START Text section

Tickborne Diseases

If you think you may be sick from a tick bite, contact your healthcare provider as soon as possible after you start to feel sick.

What diseases and illnesses are caused by ticks?

Lyme Disease

Lyme Disease is caused by the bacteria Borrelia burgdorferi and spread to humans by the bite of an infected Blacklegged tick.

For more information see Lyme Disease.

Alpha-Gal Syndrome (AGS)

AGS is a serious, potentially life-threatening allergy to certain kinds of meat that some people develop after being bitten by a tick. Evidence suggests that AGS is primarily associated with the bite of a lone star tick, but other kinds of ticks have not been ruled out. The allergy involves a carbohydrate called galactose-α-1,3-galactose (also known as alpha-gal). This carbohydrate is found in mammalian meat products such as beef, pork, venison and lamb. Alpha-gal can also be found in some other products such as milk and milk products, gelatin made from beef or pork and some pharmaceuticals.

For more information about Alpha-Gal Syndrome, please visit: Alpha-gal Syndrome | Ticks | CDC

Rocky Mountain Spotted Fever (RMSF)

Rickettsia rickettsii is a tick-borne bacterial disease belonging in the Spotted fever Rickettsial group (SFR).

For more information see Spotted Fever Rickettsiosis.


Two rickettsial bacteria species of ehrlichiosis are currently known to infect humans and cause illness; Ehrlichia chaffeensis and Ehrlichia ewingii.

For more information see Ehrlichiosis.


Anaplasmosis is caused by the bacterial agent Anaplasma phagocytophilum and is transmitted to humans via the bite of an infected black-legged (Ixodes scapularis) tick.

For more information see Anaplasmosis.


Babesiosis is caused by a couple different parasites of the Babesia genus. There is Babesia divergens and Babesia duncani, but their vectors are not found here in Virginia and should not be considered as a cause of illness unless the individual has had recent relevent travel. The causative agent and culprit in Virginia Babesia cases is Babesia microti.

For more information see Babesiosis.

END Text section
START Collected material

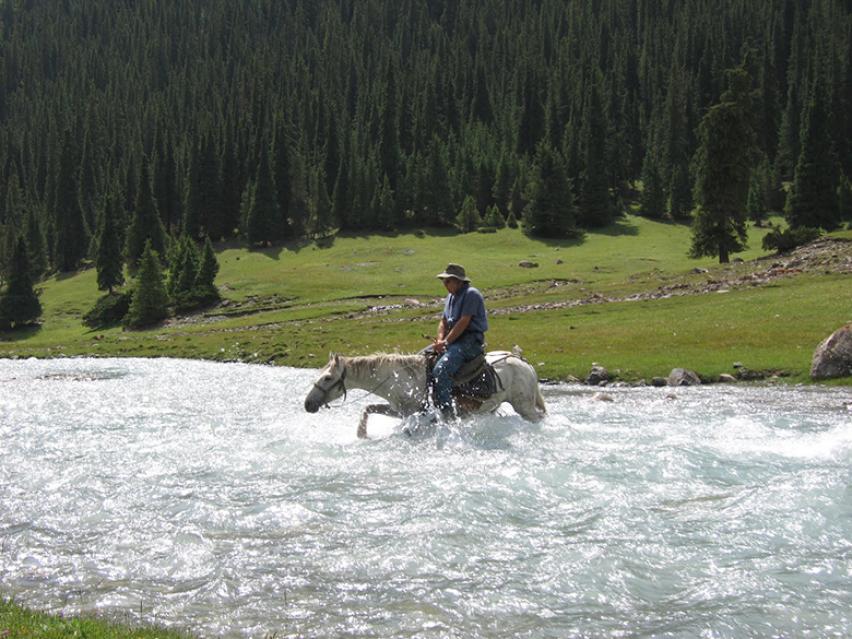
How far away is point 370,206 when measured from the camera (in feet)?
373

END Collected material

_Brief:_ Copy word for word the part of the tickborne diseases text starting with "Two rickettsial bacteria" and going on through "information see Babesiosis.".

_Task solution:_
Two rickettsial bacteria species of ehrlichiosis are currently known to infect humans and cause illness; Ehrlichia chaffeensis and Ehrlichia ewingii.

For more information see Ehrlichiosis.


Anaplasmosis is caused by the bacterial agent Anaplasma phagocytophilum and is transmitted to humans via the bite of an infected black-legged (Ixodes scapularis) tick.

For more information see Anaplasmosis.


Babesiosis is caused by a couple different parasites of the Babesia genus. There is Babesia divergens and Babesia duncani, but their vectors are not found here in Virginia and should not be considered as a cause of illness unless the individual has had recent relevent travel. The causative agent and culprit in Virginia Babesia cases is Babesia microti.

For more information see Babesiosis.